====== SOURCE MATERIAL ======

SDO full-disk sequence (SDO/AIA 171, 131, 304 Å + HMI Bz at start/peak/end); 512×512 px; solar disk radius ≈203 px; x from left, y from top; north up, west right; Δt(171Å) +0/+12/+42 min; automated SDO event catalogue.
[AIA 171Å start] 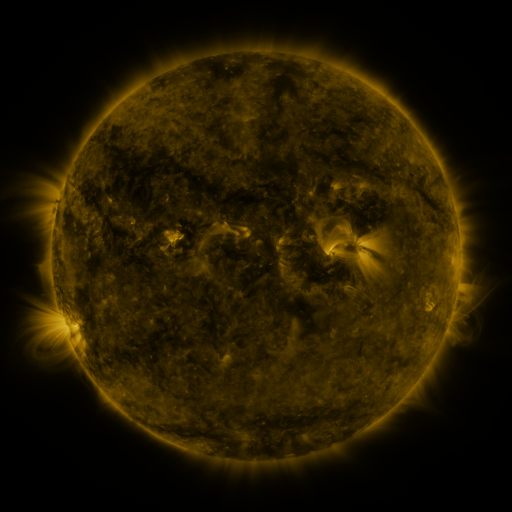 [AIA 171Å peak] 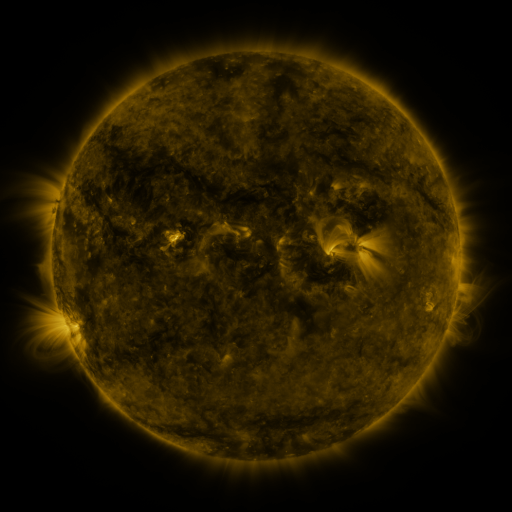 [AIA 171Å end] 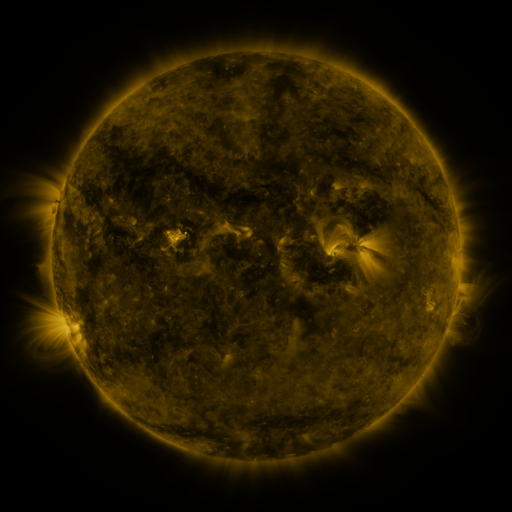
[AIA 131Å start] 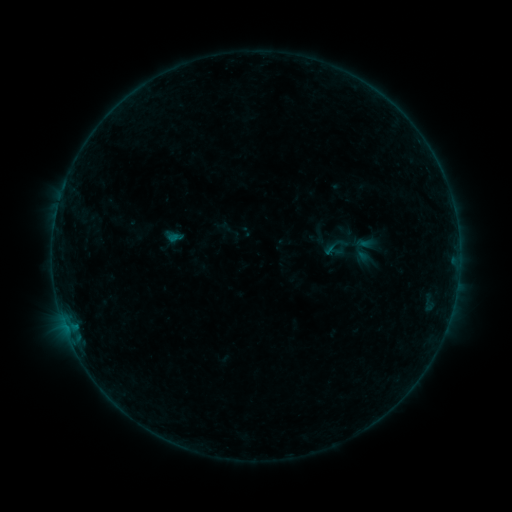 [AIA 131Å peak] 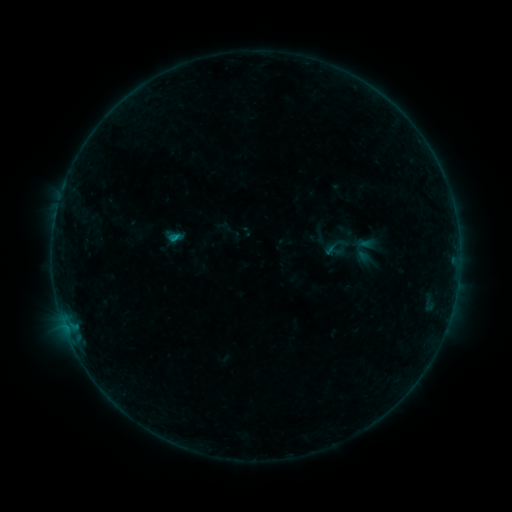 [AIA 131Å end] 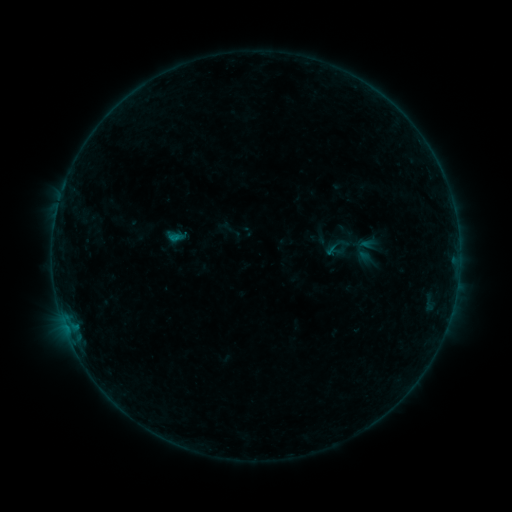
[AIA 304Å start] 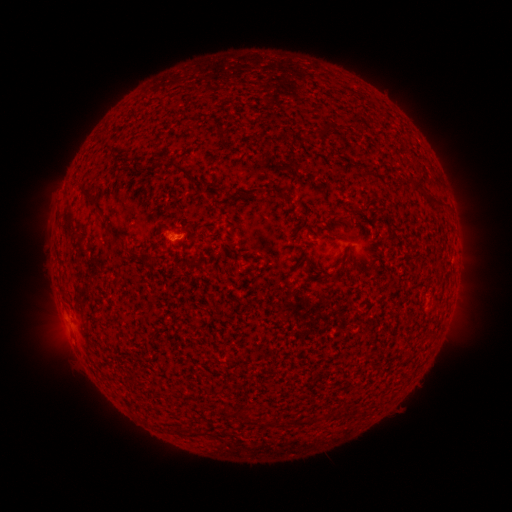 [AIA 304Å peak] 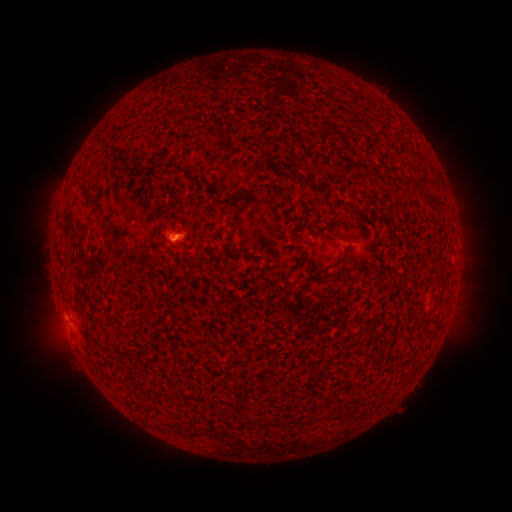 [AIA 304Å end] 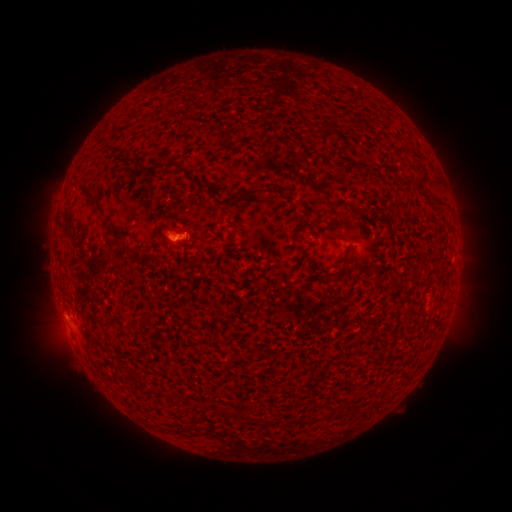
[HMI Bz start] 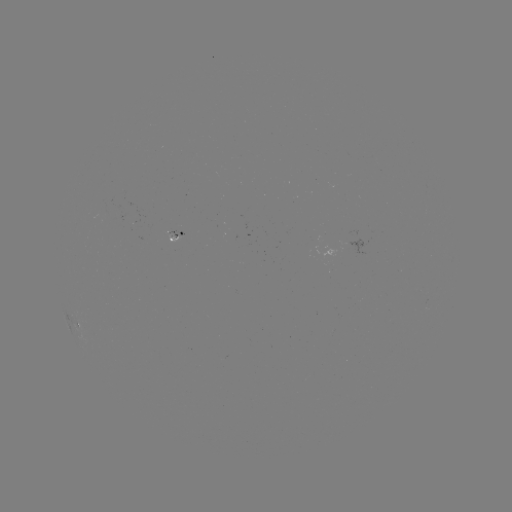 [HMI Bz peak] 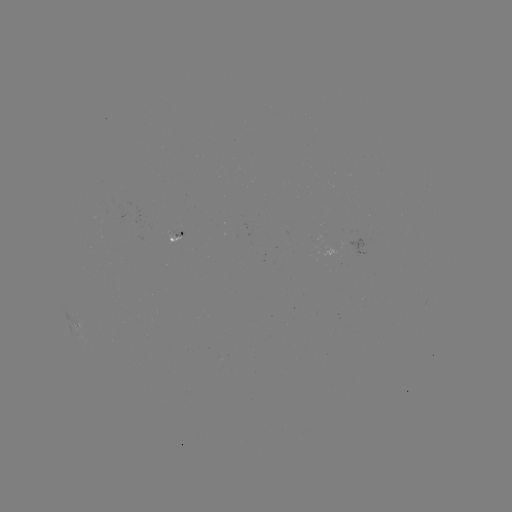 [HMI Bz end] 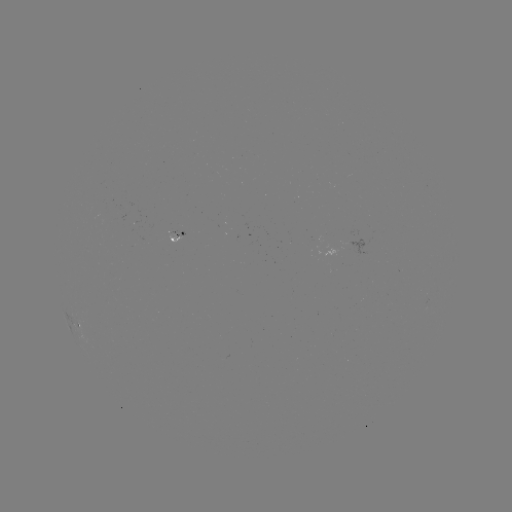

======

TASK REQUIREMENTS
Extract each line of the records that contains the word "north".

THE OUTPUT
SDO full-disk sequence (SDO/AIA 171, 131, 304 Å + HMI Bz at start/peak/end); 512×512 px; solar disk radius ≈203 px; x from left, y from top; north up, west right; Δt(171Å) +0/+12/+42 min; automated SDO event catalogue.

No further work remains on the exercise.